ここで、貫徹線図に戻って最大貫徹量を見てみるとDU弾は一番柔らかい鋼板(BHN250)に対し710mm、WHA弾は同750㎜程度であることが分かる。

よく、「APFSDSの最大貫徹量は弾芯の長さ」というのが証明されていると言えよう。

 

話が横にそれたようだが、140㎜を捨て、130㎜にした理由がここにあると考える。

口径を増し発射薬量をいかに増やしても従来の火薬を使う方式では初速2000m/sが限界と言われている。

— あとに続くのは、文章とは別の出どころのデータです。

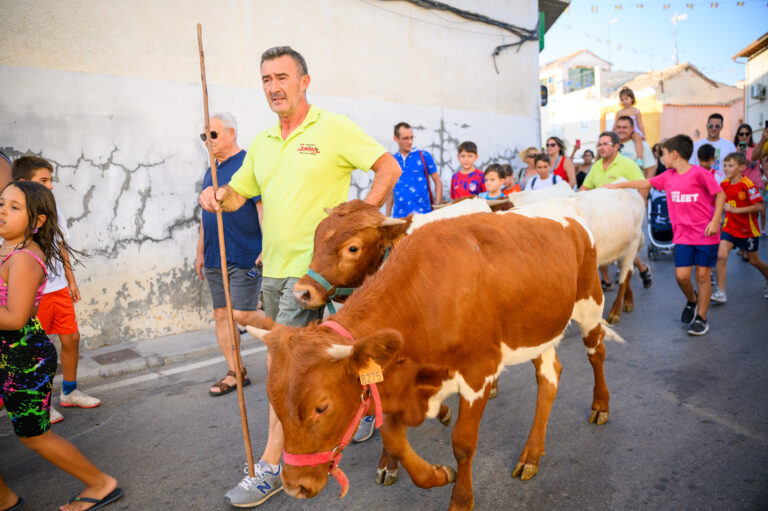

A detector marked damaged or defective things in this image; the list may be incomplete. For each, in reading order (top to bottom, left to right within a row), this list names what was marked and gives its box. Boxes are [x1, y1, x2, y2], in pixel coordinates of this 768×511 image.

cracked wall [1, 65, 540, 348]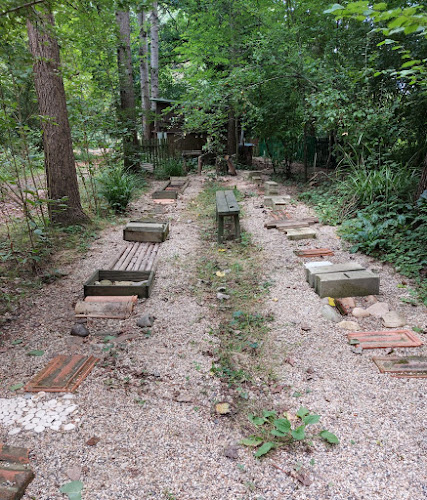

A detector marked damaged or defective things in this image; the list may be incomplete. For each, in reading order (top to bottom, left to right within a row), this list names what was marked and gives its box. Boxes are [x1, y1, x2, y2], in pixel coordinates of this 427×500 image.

rusty metal grate [348, 330, 424, 350]
rusty metal grate [24, 354, 99, 392]
rusty metal grate [372, 356, 427, 378]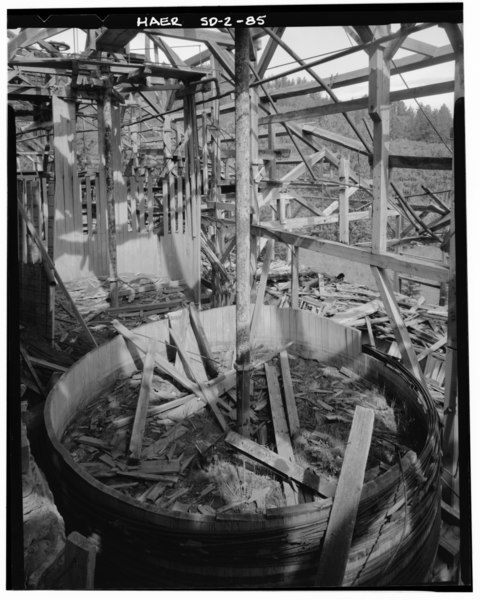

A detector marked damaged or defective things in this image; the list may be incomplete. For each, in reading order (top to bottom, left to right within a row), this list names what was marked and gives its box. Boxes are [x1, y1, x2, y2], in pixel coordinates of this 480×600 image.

broken wooden plank [127, 340, 158, 462]
broken wooden plank [264, 360, 298, 506]
broken wooden plank [227, 432, 336, 496]
broken wooden plank [278, 350, 300, 438]
broken wooden plank [316, 404, 376, 584]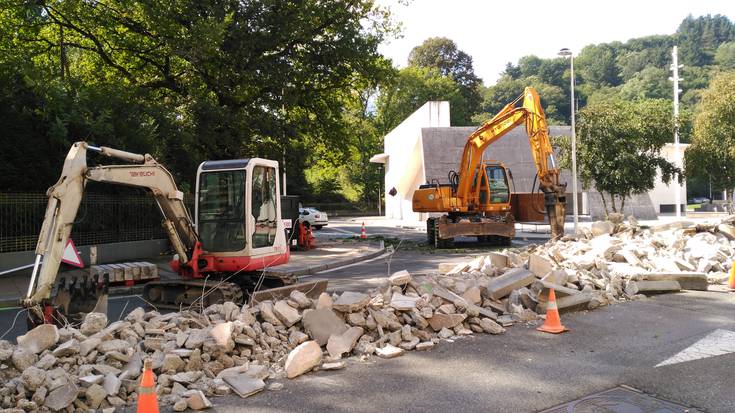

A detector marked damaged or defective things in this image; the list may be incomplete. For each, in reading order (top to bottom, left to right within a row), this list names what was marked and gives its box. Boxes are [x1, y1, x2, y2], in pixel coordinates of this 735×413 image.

broken concrete slab [486, 268, 536, 300]
broken concrete slab [286, 340, 324, 378]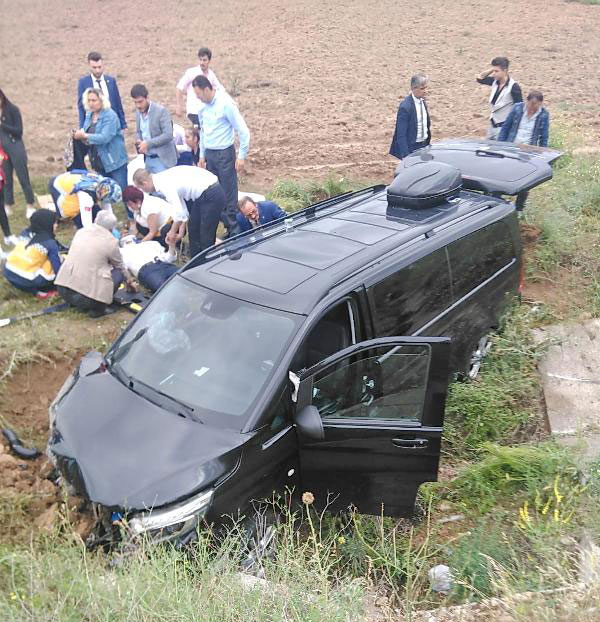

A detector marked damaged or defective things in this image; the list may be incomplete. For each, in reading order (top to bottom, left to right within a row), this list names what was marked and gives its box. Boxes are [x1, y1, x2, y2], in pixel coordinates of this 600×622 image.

140㎜滑腔砲は分離装弾方式を採用していたため弾芯寸法は120mm砲と変わらないというものであった。つまり、120㎜であっても140㎜と同じ初速が得られれば同じ貫徹力が得られるという事である。140㎜の存在意義がなくなるのである。

今回の130mmL51の最大の着目点は1.3mの砲弾長である。

300㎜長さが増えたと言うことは単純に現用120㎜に対し300㎜貫徹量が増えるという計算となる。だったら140㎜砲弾を1体型にすればいいという意見もあろうが、今度は約2mという長すぎる砲弾長は輸送、搭載、取り回しが非常に不便なものとなり、実用的ではないのである。